Each line from the one holding "phylum: Chordata" through the final line of the data below is to be given again exactly, and no other line is to appear.

---------- DATASET

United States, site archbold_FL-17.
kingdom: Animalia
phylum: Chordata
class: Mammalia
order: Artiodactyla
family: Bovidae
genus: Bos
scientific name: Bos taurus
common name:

--------------------

**TASK OUTPUT**
phylum: Chordata
class: Mammalia
order: Artiodactyla
family: Bovidae
genus: Bos
scientific name: Bos taurus
common name:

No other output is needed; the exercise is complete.